As long as we know whether the algebraic expression whose absolute values will be combined is negative or zero, we can remove the absolute value symbol smoothly according to the absolute value meaning, which is a conventional idea to solve this kind of problem.

Second, with the help of teaching axis

This type of question is to mark the known conditions on the number axis, so that people can observe them with the information provided by the number axis, thus determining:

1. The left side of the origin is negative and the right side is positive.

2. The number represented by the right point is always greater than that represented by the left point.

3. The absolute value of the points far from the origin is large, so you can easily solve the problem by remembering these points.

Thirdly, the zero-point subsection discussion method is adopted.

"Zero method":

(1) Make each absolute value in the formula zero, and save the value of letters to get "zero point";

(2) representing each "zero point" on the number axis, and dividing the number axis into several parts to represent the range of each part;

(3) Simplify the absolute value according to each part.

The general steps of adopting this method are:

1. Find zero: make the algebraic sign in each absolute value zero, and find zero (not necessarily two).

2. Segmentation: According to the zero obtained in the first step, the points on the number axis are divided into several segments, so that the positive and negative parts in each absolute value symbol in each segment can be determined.

3. Investigate the problems in each part.

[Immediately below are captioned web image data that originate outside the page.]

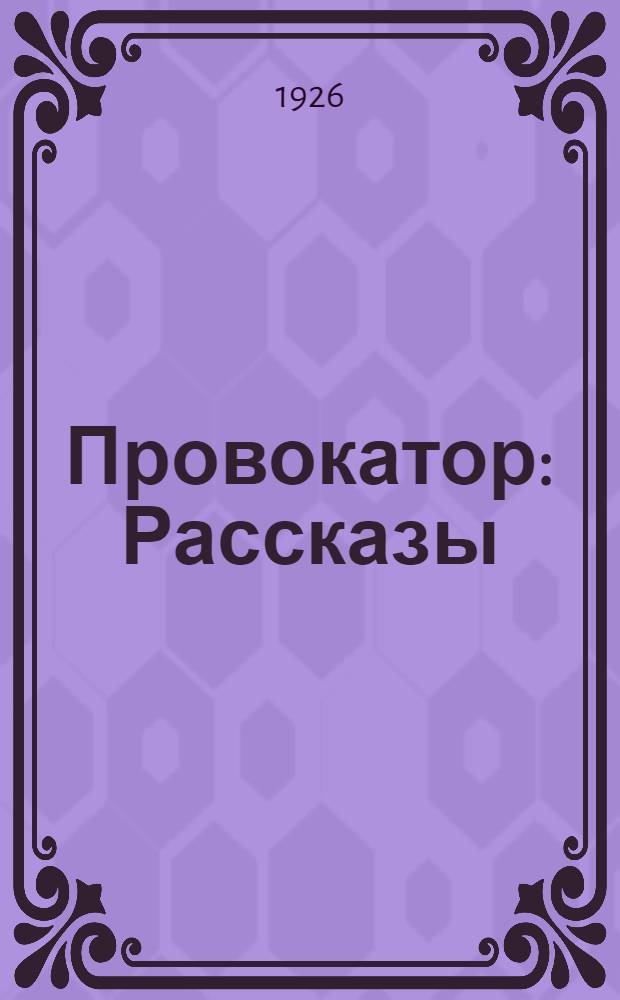 Провокатор : Рассказы
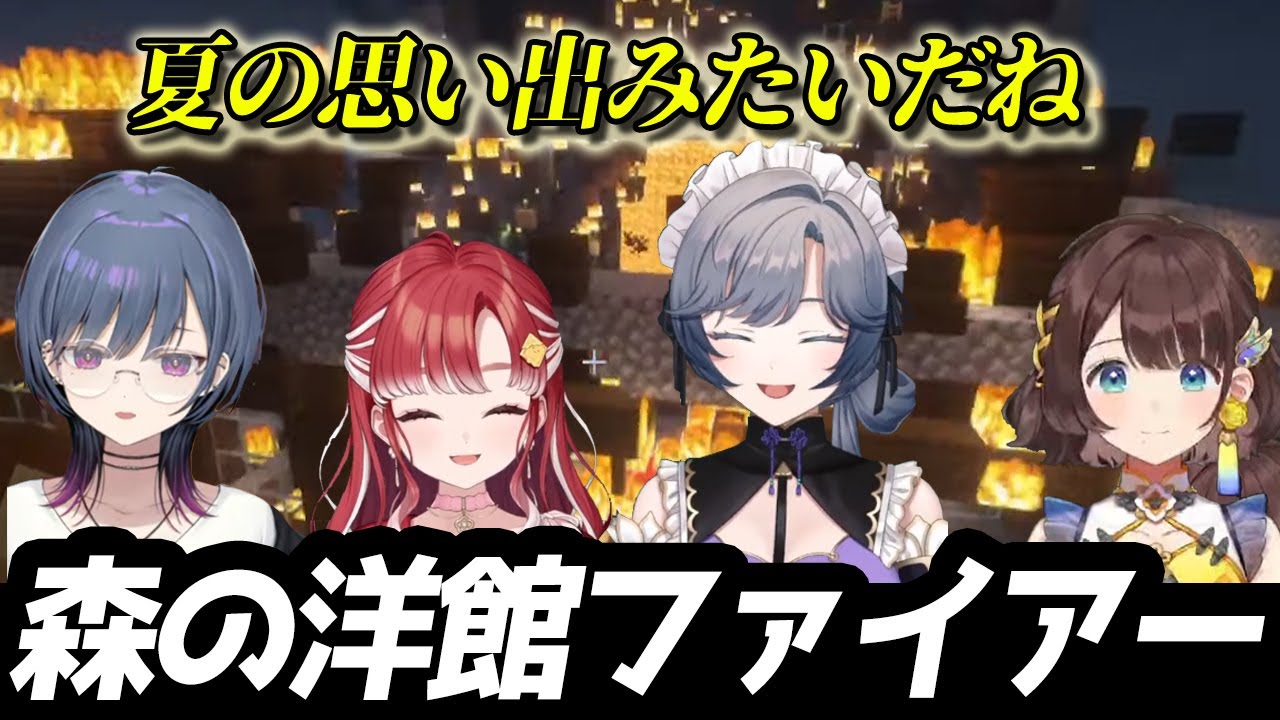 【#にじ若手女子マイクラ】夏の思い出みたいでエモくなった４人の森の洋館のわちゃわちゃ冒険まとめ【にじさんじ切り抜き／司賀りこ／小清水透／綺沙良／早乙女ベリー】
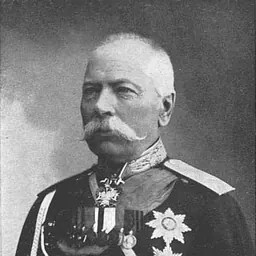 Portrait of Nikolay Turbin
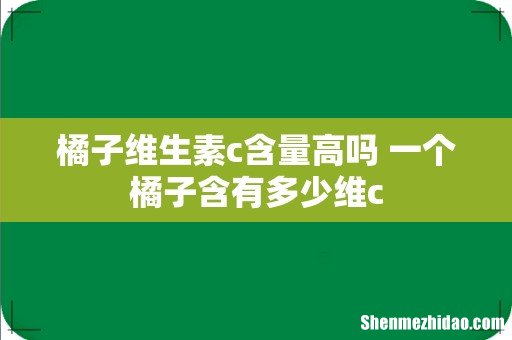 橘子维生素c含量高吗 一个橘子含有多少维c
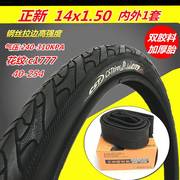 正新14寸自行车外胎14x1.50/1.75儿童折叠车40-254轮胎14x1.5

4. Synthesize the situation of each section and get the answer to the question.

Another understanding of absolute value (the distance between two points on the number axis)

For example, | -8 | means the distance from -8 to the origin 0, that is, the distance from -8 to 0 on the number axis, which can be expressed as |-8-0 | = 8.

For example, the distance between -4 and 2 on the number axis is 6, which means |-4-2 | = 6.

In the process of learning absolute values, we use the number axis, which embodies the idea of combining numbers with shapes.

We divide rational numbers into positive numbers, negative numbers or zero to study and discuss, and apply the thinking method of classified discussion.